The shame is that, the way that the Emerald Ash Borer is on the move, these great trees may be the next big victim of an invasive parasite, like the Elms, Chestnut, etc, have all vanished.  

it's apparently spreading rapidly, and apparently it creates a very high if not total mortality rate among the ash trees once it hits an area

Between that and the Asian Longhorned beetle that is apparently now in MA and can go after maple- thank heavens that its life cycle apparently causes it to spread slowly- although it can apparently be in a place and not be noticed until it has become established, at which point, it's quarrantine and then cut, chip, and promptly burn or landfill all the wood.  I got a sad earful about this from a fellow in MA who is dealing with it from a professional perspective of trying to contain an outbreak.


----------



## machinistbcb (Dec 17, 2008)

Woods for Burning.

Logs to burn! Logs to burn!
Logs to save the coal a turn!
Here’s a word to make you wise
When you hear the woodsman’s cries.

Beech wood fires burn bright and clear,
Hornbeam blazes too’
If the logs are kept a year
To season through and through.

Oak logs will warm you well
If they are old and dry.
Larch logs of the pine smell
But the sparks will fly.

Pine is good and so is Yew
For warmth through winter days,
But poplar and the willow too
Take long to dry or blaze.

Birch logs will burn to fast,
Alder scarce at all,
Chestnut logs are good to last
If cut in the fall

Holly logs will burn like wax –
You should burn them green.
Elm logs like a smouldering flax,
No flames to be seen.

Pear logs and Apple logs
They will scent a room,
Cheery logs across the dogs
Smell like flowers in bloom.

But Ash logs all smooth and grey,
Burn them green or old,
Buy up all that come your way
They’re worth their weight in Gold


----------



## tuolumne (Dec 17, 2008)

I'm burning mostly green ash right now...fell, buck, split, into fire same day.  I have an EKO 40.  It burns great (with little ash!) and generates quick heat.  However, they leave little coals as others have said.


----------



## ikessky (Dec 17, 2008)

I also make a lot of kindling out of the smaller white ash splits that I have.  It splits so easy, lights off great, and burns really hot.


----------



## Tree farmer (Dec 18, 2008)

Consensus - nothing beats a nice piece of ash!


----------



## chuck172 (Dec 18, 2008)

I seem to remember the end of a similar poem that went like this:
But ashwood wet, or ashwood dry,
A King would warm his slippers by.


----------



## penfrydd (Dec 18, 2008)

Ash has got to be one of my favorites to cut, certainly to split, and even to burn.  After burning wood since '72, I can assure you that you can burn it fairly well not all that long after it is cut.  It gives a very hot fire and very few coals, but the ease of handling and so few limbs to cut off just make it a dream to work with.  

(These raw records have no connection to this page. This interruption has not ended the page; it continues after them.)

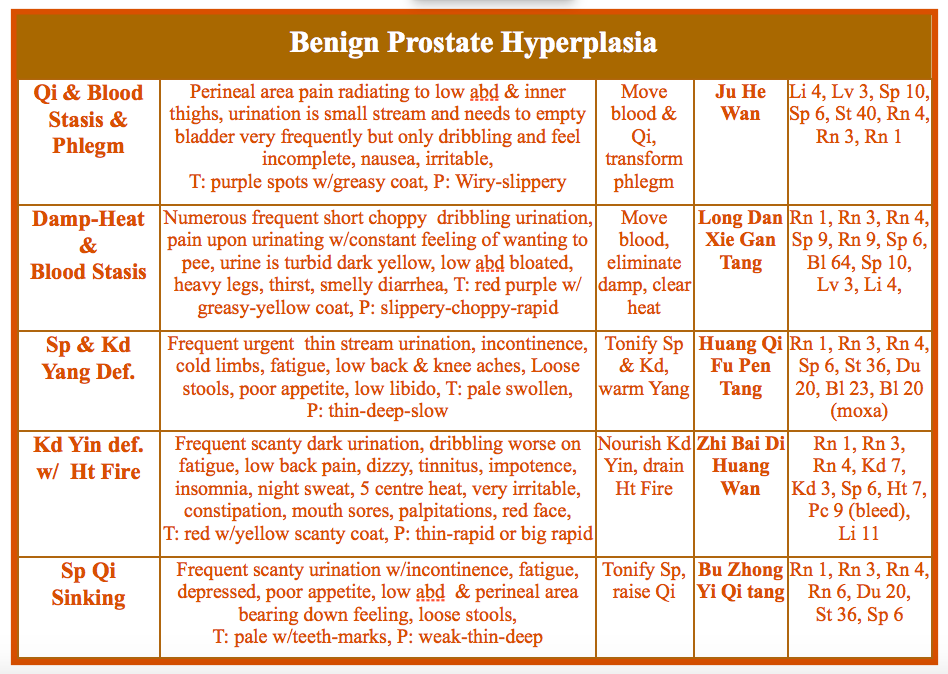 prostate-in-chinese-medicine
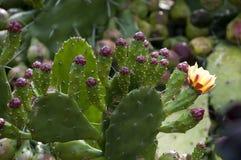 Det taggiga päronet paddlar med frukt och blommar royaltyfria foton
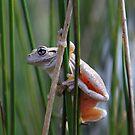 Peron,s Tree Frog by Donovan wilson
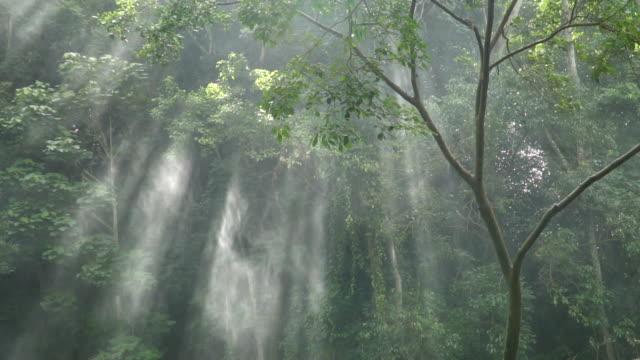 vidéos et rushes de mouvement lent du soleil à travers les arbres avec un spray. - 20 secondes et plus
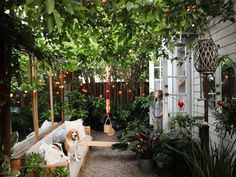 We have two fast-growing, seasonal vines in the garden of our tiny house: grapevines, and trumpet vines. Small Courtyard Gardens, Small Courtyards, Back Gardens, Small Gardens, Garden Canopy, Garden Sofa, Garden Seating, Tree Canopy, Side Garden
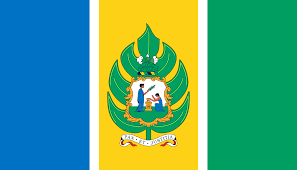 St Kitts Flag Saint Vincent And The Grenadines 1979 1985 Central American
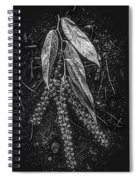 Forest Botanicals In Black And White Spiral Notebook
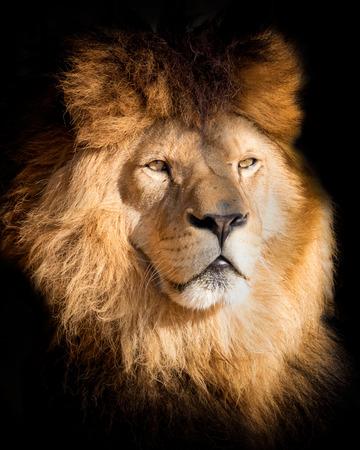 Detalle retrato león en negro. Póster león en alta calidad. Popular un animal en peligro de extinción.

It also grows fast.  It's like a firewood factory.


----------



## WoodNotOil (Dec 18, 2008)

penfrydd said:
			
		

> Ash has got to be one of my favorites to cut, certainly to split, and even to burn.  After burning wood since '72, I can assure you that you can burn it fairly well not all that long after it is cut.  It gives a very hot fire and very few coals, but the ease of handling and so few limbs to cut off just make it a dream to work with.
> 
> It also grows fast.  It's like a firewood factory.



My sentiment exactly!  I am so glad I have access to so much of it.  If it does end up going the same way as the elm, it will be very sad!


----------



## lawandorder (Dec 21, 2008)

Went and looked at the ash for sale The seller was shocked to see a moisture meter come out.  I explained how much "seasoned" wood I have purchsed  but cant use because its 30 % still.  He had jsut finished splitting the logs up and I figured they'd read at 25-30 but every piece I checked was 22-24% and he is storing it inside a large barn. He had 15 face cords left and wants $75 a face.A bit pricy but it solves my wood problem at least for the next few months if I just buy 4 or 5. He also is going to keep it stored inside so i can take as I need it so looks like more wood for me.  Thanks for all the replies.  Sitting here watching a big snow storm roll through. Looks like another 10-15 inches today to add to the 12-16 we already have.


----------